What makes Avraham such a great role model of faith is that, not only did he trust in the Word of HaShem, but the LORD saw into his future and predicted that his offspring would also be taught how to trust in the Almighty.  Let’s look at Genesis 18:17-19,

“ADONAI said, “Should I hide from Avraham what I am about to do, inasmuch as Avraham is sure to become a great and strong nation, and all the nations of the earth will be blessed by him?  For I have made myself known to him, so that he will give orders to his children and to his household after him to keep the way of ADONAI and to do what is right and just, so that ADONAI may bring about for Avraham what he has promised him.” (Emphasis, mine) 

This is a fantastic statement from the mouth of the One who sees every human possibility!  Would that we might have HaShem pronounce this blessing over our families today!  What must we do?  The divine tandem-like actions spoken of here must not be taken too lightly.  Firstly, God promises to be faithful to make himself known to us.  We like faithful Avraham are then enabled and subsequently covenant-bound to obey the Teachings of our Heavenly Father.  Finally, such Teachings are uniquely designed to bring about a righteous behavior in our lives, aligning our lives to be the object of God’s righteous promises!  To be sure, the syntax of the above p’sukim (verses) is hinting at that very reality (note the running continuity suggested by the connecting phrases “so that” in the quote above)!  Furthermore, we must, like faithful Avraham, trust in the LORD against all unbelievable odds, to perform in our lives, the promise that he has given us through Yeshua our Messiah!  What is that promise?

“Furthermore, we know that God causes everything to work together for the good of those who love God and are called in accordance with his purpose; because those whom he knew in advance, he also determined in advance would be conformed to the pattern of his Son, so that he might be the firstborn among many brothers; and those whom he thus determined in advance, he also called; and those whom he called, he also caused to be considered righteous; and those whom he caused to be considered righteous he also glorified!”  (Romans 8:28-30)

We usually stop at the first verse, but reading further informs us of our true identity in Messiah: righteous heirs according to trusting faithfulness, causing us to be called, as faithful Avraham was called, “righteous”!
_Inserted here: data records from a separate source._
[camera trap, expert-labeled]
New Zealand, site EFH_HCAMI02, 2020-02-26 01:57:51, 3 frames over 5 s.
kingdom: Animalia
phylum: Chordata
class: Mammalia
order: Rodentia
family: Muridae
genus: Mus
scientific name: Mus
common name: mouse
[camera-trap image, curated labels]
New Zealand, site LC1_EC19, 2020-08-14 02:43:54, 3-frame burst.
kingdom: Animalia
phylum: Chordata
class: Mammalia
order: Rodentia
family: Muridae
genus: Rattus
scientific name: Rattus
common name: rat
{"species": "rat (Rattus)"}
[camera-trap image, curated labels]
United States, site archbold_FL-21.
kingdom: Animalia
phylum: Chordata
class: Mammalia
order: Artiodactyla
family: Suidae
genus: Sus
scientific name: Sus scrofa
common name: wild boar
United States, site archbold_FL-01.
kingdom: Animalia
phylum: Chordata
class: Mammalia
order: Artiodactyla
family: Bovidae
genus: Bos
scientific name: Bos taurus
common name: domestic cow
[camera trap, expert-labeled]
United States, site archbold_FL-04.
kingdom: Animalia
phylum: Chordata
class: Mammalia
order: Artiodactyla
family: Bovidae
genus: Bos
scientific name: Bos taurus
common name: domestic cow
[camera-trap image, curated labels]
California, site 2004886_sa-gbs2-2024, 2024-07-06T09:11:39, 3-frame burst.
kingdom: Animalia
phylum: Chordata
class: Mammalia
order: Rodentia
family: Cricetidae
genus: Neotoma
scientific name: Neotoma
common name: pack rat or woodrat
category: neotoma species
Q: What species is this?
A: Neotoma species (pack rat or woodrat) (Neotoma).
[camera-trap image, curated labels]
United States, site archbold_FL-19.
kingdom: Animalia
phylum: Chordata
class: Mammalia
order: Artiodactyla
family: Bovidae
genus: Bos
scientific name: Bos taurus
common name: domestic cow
In closing, we affirm with perfect faith that genuine and lasting covenant status is granted to the individual who eventually exercises genuine faith in the Promised Word of HaShem—namely, the Messiah Yeshua.  Such status is offered freely to both Jew and Gentile.  Jewish people with natural lineage tracing back to Ya’akov are in fact born with a “corporate covenant status” given freely by God and based on his promises made to Avraham.  However, this does not automatically grant them the status of right standing in a positional sense.  There is no such thing as “involuntary corporate righteousness” in the Torah of HaShem.  For the native-born Jewish person, the proper sequence for the covenants is demonstrated when such an individual “graduates” from [mere] corporate faith and belonging towards personal faith in God.  To be sure, it is only when God does his monergistic work of opening the eyes of the blind and drawing the individual into his covenant of faith that the person attains genuine and lasting covenant status—the kind of covenant status that is worthy of a place in the ‘Olam Haba (Age to Come).

What place hath the Torah in the life of such an individual?  The Torah comes alongside of the Promise (covenant status) and acts as a guarantor that the individual will also achieve behavioral righteousness, thus placing him or her on a direct collision course with the blessings of HaShem!  Far from frustrating the grace of God, Torah compliments the grace of God!